-- BEGIN Selected extract --
Simulator of team emergence in collaborative environment - version 2.0
This project is an improvment of a simulation described in paper "On the Effectiveness of Emergent Task Allocation of Virtual Programmer Teams" (Jarczyk et.al., 2014), it's results are intended to be presented in a journal on social informatics and computing. Virtual teams of programmers are a popular form of collaboration both in Open Source, and commercial software projects. In OSS (Open-source software) projects, programmers make their own decision which project to join, and, therefore, the process of task allocation among the project members is emergent. In this simulation, we attempt to simulate such a process based on available data from GitHub. In Repast Simphony we simulate work done by programmers on tasks as they appeared through GitHub timeline.
There are 4 possible inputs for the simulator. The way of input is defined in parameter set once. First is an open network socket which accepts tasks presented as JSON objects. Second, there is a possibility of reading data (formated as JSON) from files located in /data directory. Optionally, we can choose to query and get raw data from sqlite database. Third possibility is using dataset as described in previous version of the simulator. There is also possibility of using small test data - for debugging purposes only.
We use the brainjar list to get a set of most active GitHub users. Further, using logins of those users, we use the OSRC portal to get statistics of language use for a particular uset.
Datasource is the GitHub Archive, which was downloaded locally to disk and than added to a MongoDB database. Data is dated from February 2011 to April 2014.
-- END Selected extract --
-- BEGIN Record extracts --
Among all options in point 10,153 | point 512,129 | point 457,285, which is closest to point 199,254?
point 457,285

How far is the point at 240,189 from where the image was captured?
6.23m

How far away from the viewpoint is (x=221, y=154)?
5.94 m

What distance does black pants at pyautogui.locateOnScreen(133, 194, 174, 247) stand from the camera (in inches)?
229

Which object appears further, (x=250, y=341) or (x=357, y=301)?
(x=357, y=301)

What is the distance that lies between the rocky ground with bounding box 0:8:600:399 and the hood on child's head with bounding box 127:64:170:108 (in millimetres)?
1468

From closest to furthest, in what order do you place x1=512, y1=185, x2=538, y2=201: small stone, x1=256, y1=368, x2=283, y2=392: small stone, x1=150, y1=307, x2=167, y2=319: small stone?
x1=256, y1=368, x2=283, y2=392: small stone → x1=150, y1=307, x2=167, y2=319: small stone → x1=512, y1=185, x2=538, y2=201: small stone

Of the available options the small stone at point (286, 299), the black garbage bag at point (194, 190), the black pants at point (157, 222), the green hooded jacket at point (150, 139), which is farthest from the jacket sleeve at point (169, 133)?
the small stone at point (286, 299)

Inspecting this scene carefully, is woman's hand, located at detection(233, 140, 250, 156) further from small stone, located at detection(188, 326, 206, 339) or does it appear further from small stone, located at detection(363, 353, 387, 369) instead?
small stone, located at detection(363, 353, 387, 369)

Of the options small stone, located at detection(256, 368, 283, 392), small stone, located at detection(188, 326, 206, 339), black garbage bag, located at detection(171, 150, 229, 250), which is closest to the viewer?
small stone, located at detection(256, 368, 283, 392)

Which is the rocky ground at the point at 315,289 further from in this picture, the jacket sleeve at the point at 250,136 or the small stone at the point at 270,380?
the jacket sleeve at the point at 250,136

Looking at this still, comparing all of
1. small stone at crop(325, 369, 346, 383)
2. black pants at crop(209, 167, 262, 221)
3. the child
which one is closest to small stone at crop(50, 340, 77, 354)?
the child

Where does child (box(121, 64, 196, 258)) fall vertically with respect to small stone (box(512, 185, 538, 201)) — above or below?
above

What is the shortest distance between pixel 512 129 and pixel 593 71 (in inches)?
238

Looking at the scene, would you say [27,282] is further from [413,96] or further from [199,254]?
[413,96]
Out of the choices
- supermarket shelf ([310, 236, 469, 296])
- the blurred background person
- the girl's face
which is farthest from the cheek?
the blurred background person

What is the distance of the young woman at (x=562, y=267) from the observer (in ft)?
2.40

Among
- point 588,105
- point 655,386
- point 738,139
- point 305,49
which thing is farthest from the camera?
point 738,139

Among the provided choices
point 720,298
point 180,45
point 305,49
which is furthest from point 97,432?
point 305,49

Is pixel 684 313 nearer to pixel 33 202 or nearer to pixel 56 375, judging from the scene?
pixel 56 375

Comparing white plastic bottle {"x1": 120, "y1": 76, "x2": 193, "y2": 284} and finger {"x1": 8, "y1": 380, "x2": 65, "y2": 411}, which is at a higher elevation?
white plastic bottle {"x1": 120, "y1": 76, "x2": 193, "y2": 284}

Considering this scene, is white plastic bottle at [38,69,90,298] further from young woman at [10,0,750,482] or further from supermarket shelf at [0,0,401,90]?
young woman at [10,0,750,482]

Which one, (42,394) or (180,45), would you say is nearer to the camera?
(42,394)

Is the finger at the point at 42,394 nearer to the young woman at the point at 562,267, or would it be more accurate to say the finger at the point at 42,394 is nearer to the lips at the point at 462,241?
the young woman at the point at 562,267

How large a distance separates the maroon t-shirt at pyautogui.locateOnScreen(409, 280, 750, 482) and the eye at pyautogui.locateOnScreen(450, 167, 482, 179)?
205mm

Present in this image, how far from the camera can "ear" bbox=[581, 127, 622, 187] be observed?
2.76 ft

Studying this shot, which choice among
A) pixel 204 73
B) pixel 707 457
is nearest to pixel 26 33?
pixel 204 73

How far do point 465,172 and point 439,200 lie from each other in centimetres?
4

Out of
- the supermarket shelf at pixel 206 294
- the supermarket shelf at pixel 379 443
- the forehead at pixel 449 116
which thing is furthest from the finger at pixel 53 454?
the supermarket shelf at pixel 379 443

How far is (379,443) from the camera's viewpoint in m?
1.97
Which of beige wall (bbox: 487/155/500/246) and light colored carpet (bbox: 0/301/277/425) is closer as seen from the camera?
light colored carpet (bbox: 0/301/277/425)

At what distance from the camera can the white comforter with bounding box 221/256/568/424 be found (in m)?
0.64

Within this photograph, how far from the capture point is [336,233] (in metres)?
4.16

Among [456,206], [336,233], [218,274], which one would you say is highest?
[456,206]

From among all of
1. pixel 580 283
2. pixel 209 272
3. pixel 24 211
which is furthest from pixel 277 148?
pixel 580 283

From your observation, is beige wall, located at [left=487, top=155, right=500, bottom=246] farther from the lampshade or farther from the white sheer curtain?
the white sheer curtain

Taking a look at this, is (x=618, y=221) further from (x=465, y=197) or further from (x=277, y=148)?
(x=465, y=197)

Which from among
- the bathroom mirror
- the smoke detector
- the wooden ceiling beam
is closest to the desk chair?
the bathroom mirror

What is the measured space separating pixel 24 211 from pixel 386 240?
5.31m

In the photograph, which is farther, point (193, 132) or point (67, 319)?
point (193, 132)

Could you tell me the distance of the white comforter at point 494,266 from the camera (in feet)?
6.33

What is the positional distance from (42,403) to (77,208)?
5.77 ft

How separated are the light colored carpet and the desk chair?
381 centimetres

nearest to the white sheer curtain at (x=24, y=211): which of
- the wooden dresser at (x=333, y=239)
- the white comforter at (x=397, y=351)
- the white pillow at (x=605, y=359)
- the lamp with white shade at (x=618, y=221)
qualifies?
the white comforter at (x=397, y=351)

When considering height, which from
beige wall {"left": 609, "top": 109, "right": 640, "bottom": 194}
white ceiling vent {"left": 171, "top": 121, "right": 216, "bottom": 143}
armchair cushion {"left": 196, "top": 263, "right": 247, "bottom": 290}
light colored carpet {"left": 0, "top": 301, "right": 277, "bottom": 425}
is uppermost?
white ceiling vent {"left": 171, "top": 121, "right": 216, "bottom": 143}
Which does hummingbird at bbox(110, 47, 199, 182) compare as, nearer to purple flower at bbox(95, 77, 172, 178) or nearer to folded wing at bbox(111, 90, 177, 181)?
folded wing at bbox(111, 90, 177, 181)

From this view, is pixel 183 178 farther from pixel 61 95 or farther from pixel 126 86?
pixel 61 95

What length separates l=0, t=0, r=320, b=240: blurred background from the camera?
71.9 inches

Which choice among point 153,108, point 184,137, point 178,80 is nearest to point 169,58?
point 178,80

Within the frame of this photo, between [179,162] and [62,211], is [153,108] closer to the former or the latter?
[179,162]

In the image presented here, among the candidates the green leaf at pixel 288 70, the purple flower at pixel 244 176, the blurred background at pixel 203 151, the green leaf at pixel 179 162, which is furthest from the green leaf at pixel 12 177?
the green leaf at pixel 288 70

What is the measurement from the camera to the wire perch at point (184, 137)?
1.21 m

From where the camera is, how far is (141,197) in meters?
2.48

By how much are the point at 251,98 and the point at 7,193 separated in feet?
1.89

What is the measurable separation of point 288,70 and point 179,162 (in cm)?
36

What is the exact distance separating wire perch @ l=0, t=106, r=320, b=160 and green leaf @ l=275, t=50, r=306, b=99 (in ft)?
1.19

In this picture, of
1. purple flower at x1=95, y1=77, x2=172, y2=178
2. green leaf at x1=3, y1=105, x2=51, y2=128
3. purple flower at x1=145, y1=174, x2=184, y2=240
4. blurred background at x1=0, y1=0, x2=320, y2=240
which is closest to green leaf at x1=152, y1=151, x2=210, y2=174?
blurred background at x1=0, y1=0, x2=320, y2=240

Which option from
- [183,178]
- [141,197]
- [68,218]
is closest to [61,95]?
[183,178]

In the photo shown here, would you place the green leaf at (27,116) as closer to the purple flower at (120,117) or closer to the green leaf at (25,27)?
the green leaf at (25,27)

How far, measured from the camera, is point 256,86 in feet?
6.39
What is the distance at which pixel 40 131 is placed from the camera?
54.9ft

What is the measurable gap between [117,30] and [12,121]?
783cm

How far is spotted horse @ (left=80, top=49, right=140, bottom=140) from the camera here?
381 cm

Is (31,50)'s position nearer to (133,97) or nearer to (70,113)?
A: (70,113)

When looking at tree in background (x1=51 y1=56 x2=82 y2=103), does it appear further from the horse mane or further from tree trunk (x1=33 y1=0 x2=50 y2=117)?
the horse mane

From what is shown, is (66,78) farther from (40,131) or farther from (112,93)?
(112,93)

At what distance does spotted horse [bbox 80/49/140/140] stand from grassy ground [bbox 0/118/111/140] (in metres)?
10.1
-- END Record extracts --
**Exercise objective**
Can you print the entire description of the team emergence simulator above word for word, from its title line through the final sentence about the data dates?

**Exercise response**
Simulator of team emergence in collaborative environment - version 2.0
This project is an improvment of a simulation described in paper "On the Effectiveness of Emergent Task Allocation of Virtual Programmer Teams" (Jarczyk et.al., 2014), it's results are intended to be presented in a journal on social informatics and computing. Virtual teams of programmers are a popular form of collaboration both in Open Source, and commercial software projects. In OSS (Open-source software) projects, programmers make their own decision which project to join, and, therefore, the process of task allocation among the project members is emergent. In this simulation, we attempt to simulate such a process based on available data from GitHub. In Repast Simphony we simulate work done by programmers on tasks as they appeared through GitHub timeline.
There are 4 possible inputs for the simulator. The way of input is defined in parameter set once. First is an open network socket which accepts tasks presented as JSON objects. Second, there is a possibility of reading data (formated as JSON) from files located in /data directory. Optionally, we can choose to query and get raw data from sqlite database. Third possibility is using dataset as described in previous version of the simulator. There is also possibility of using small test data - for debugging purposes only.
We use the brainjar list to get a set of most active GitHub users. Further, using logins of those users, we use the OSRC portal to get statistics of language use for a particular uset.
Datasource is the GitHub Archive, which was downloaded locally to disk and than added to a MongoDB database. Data is dated from February 2011 to April 2014.